Lunar New Year 2015: Is it the year of the goat or the sheep?
Linguistic and cultural differences have Western citizens scratching their heads about the true meaning of this year’s zodiac symbol.
Andy Wong/AP Photo/File
The Lunar New Year is well underway for countries all across Asia.
Hundreds of millions of people are heading to China in what the BBC has called “the world’s biggest annual human migration.” Chinese officials expect about 3 billion passenger trips to be made during the 40-day travel period known as “Chunyun,” or the Spring Festival Transport, which begins Feb. 18, according to China Daily.
And China’s two biggest Internet businesses, Alibaba and Tencent, which owns popular messaging app WeChat, are in a major contest over who can get more people to exchange virtual “hongbao” – the little red envelopes traditionally used to gift money to friends and family during the festival.

◆ DATA EXTRACT ◆
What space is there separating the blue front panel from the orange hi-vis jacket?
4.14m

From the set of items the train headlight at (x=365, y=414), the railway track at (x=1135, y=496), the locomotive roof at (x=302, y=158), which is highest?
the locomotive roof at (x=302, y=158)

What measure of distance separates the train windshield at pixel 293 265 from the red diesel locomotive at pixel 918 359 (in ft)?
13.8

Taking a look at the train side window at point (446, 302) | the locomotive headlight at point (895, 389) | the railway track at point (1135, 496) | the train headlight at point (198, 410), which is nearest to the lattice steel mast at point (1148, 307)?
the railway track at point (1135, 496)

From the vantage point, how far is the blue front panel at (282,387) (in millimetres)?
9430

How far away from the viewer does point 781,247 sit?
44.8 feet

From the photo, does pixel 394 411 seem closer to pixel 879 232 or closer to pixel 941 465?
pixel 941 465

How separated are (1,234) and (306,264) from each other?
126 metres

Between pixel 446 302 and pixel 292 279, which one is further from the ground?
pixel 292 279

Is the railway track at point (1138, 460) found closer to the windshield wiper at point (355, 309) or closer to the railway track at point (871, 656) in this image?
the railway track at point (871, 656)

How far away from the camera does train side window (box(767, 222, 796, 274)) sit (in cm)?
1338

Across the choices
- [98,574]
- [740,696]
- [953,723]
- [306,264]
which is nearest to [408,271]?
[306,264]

* * *

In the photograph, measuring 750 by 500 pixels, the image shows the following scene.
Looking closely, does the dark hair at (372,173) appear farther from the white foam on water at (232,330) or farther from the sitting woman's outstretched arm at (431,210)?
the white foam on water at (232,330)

* * *

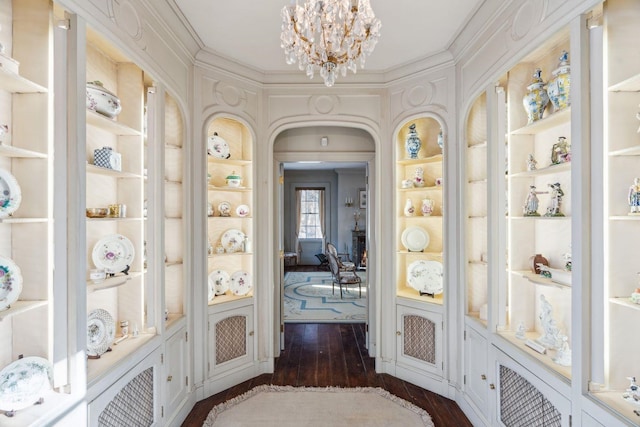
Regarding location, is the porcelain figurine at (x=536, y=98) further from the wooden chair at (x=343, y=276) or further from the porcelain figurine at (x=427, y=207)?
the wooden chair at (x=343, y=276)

◆ GOAL OF THE EXERCISE ◆
Decide whether each statement agrees with the Lunar New Year article. For each, answer yes or no and quote the words that decide it.
1. The travel period called "Chunyun" lasts 40 days.
2. Chinese officials expect about 3 million passenger trips during the festival travel period.
3. Tencent owns the messaging app WeChat.

◆ SOLUTION FOR THIS EXERCISE ◆
1. Yes: "the 40-day travel period known as “Chunyun,”"
2. No: "about 3 billion passenger trips"
3. Yes: "Tencent, which owns popular messaging app WeChat"